Het loslaten symboliseert de
ervaring van afgelopen week.
Jochem, mijn stoere zoon, heeft
zijn even stoere en trouwe maatje Tank moeten laten inslapen. Slechts vier jaar hebben hond en baas van
elkaar mogen genieten.
Distel en Dobermann: beide met
een imago dat niet direct met zachtheid verbonden wordt. Toch biedt Distel gastvrijheid aan tere vlindervleugels en laat Dobermann
zijn hoge aaibaarheid- en knuffelgehalte aan directe naasten zien.
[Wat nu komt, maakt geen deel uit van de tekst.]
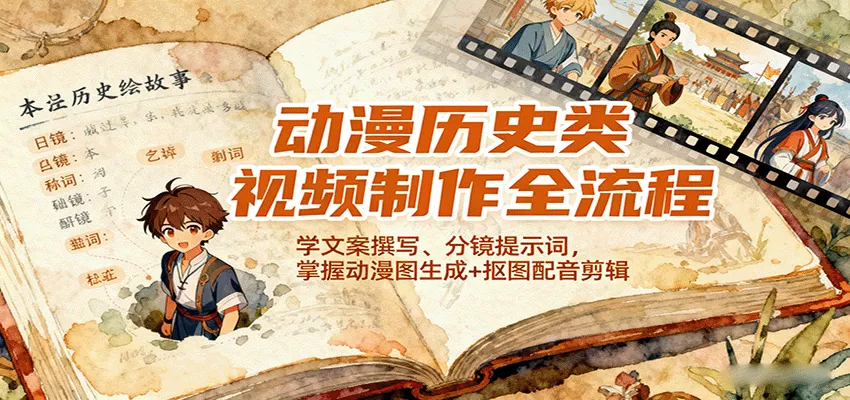 动漫历史类视频制作全流程，学文案撰写、分镜提示词，掌握动漫图生成+抠图配音剪辑 - 项目资源网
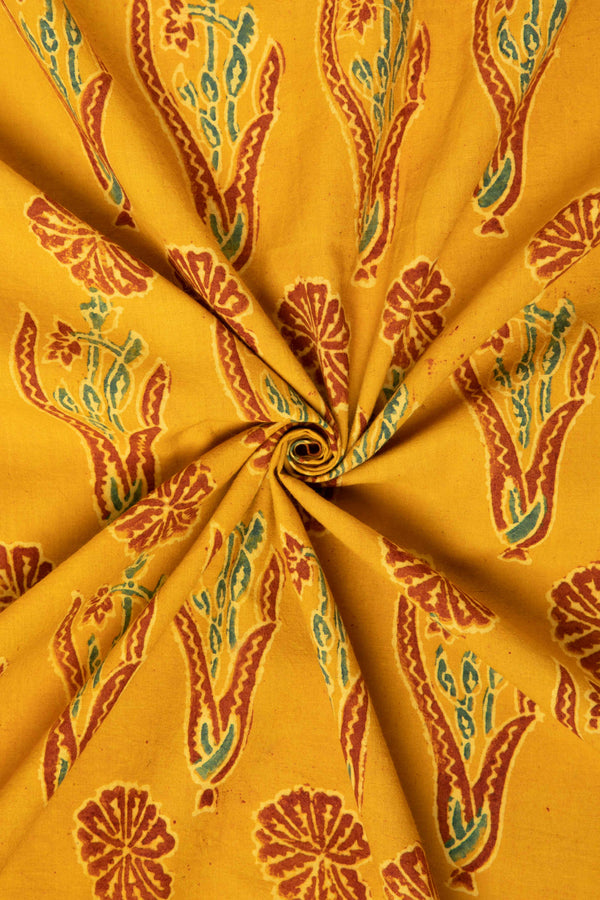 Ushraa - Marigold Bloom Ajrakh Cotton Fabric-Rutambhara-RUTAMBHARA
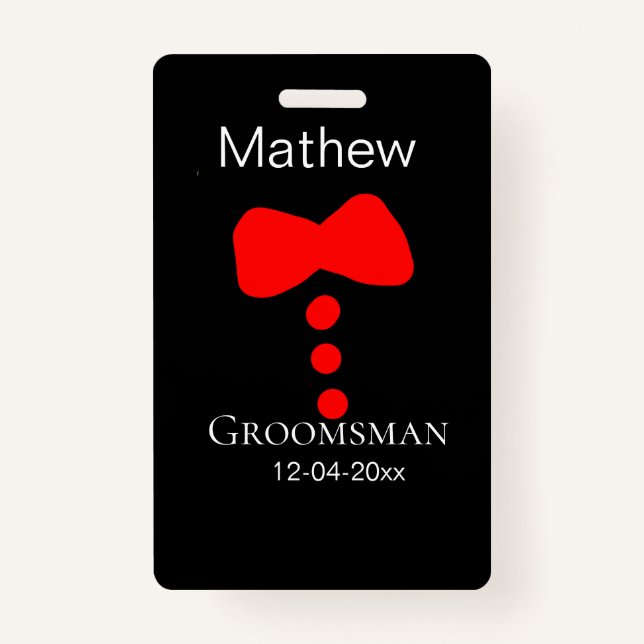 Badge groomsman ajouter nom année noir arc chemise crava (Devant)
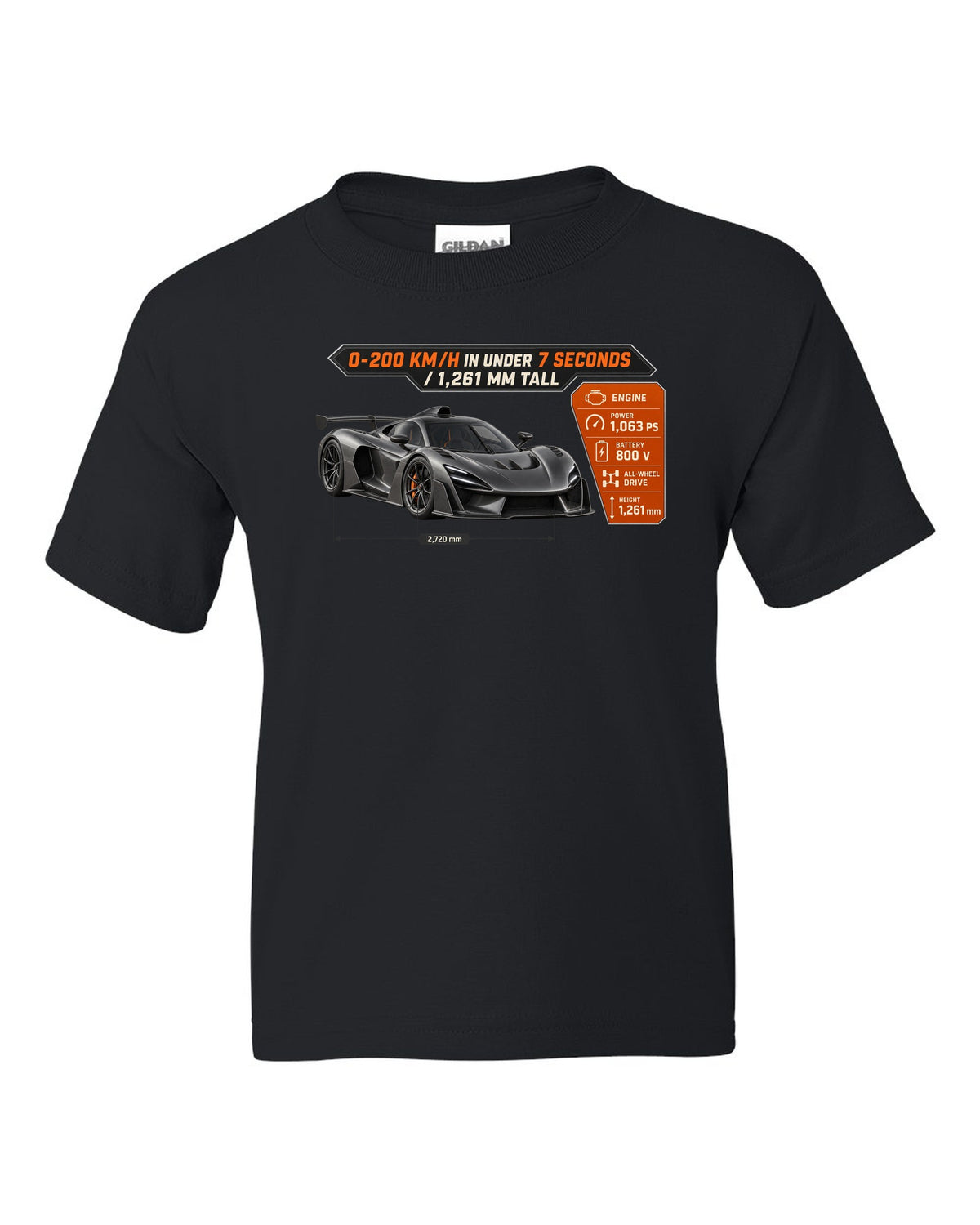Mercedes-AMG One spec poster design with acceleration and height figures black kids tee front view with the design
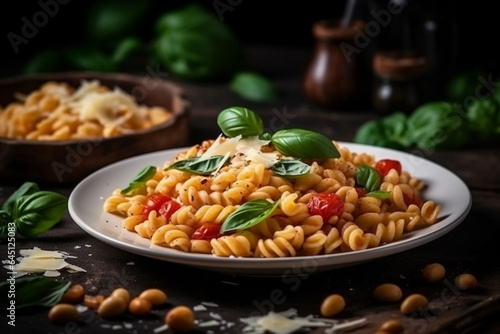 Pasta with tomatoes, basil, mozzarella and pine nuts on table 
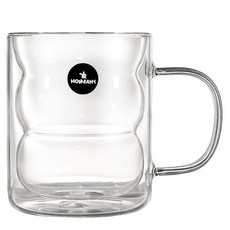 홈애니 버블 이중 내열유리컵 330ml, 투명, 1개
Blauwe distel volgde haar natuurlijke
weg van afsterven. Tank werd door de
dood overvallen. Slechts heel kort is hij ziek geweest. Ook Jochem toont zijn
kwetsbaarheid.
Het verdriet om Tank is nu nog rauw, maar over een poos zullen de
vele herinneringen het verlies verzachten.
Ook dat is mooi.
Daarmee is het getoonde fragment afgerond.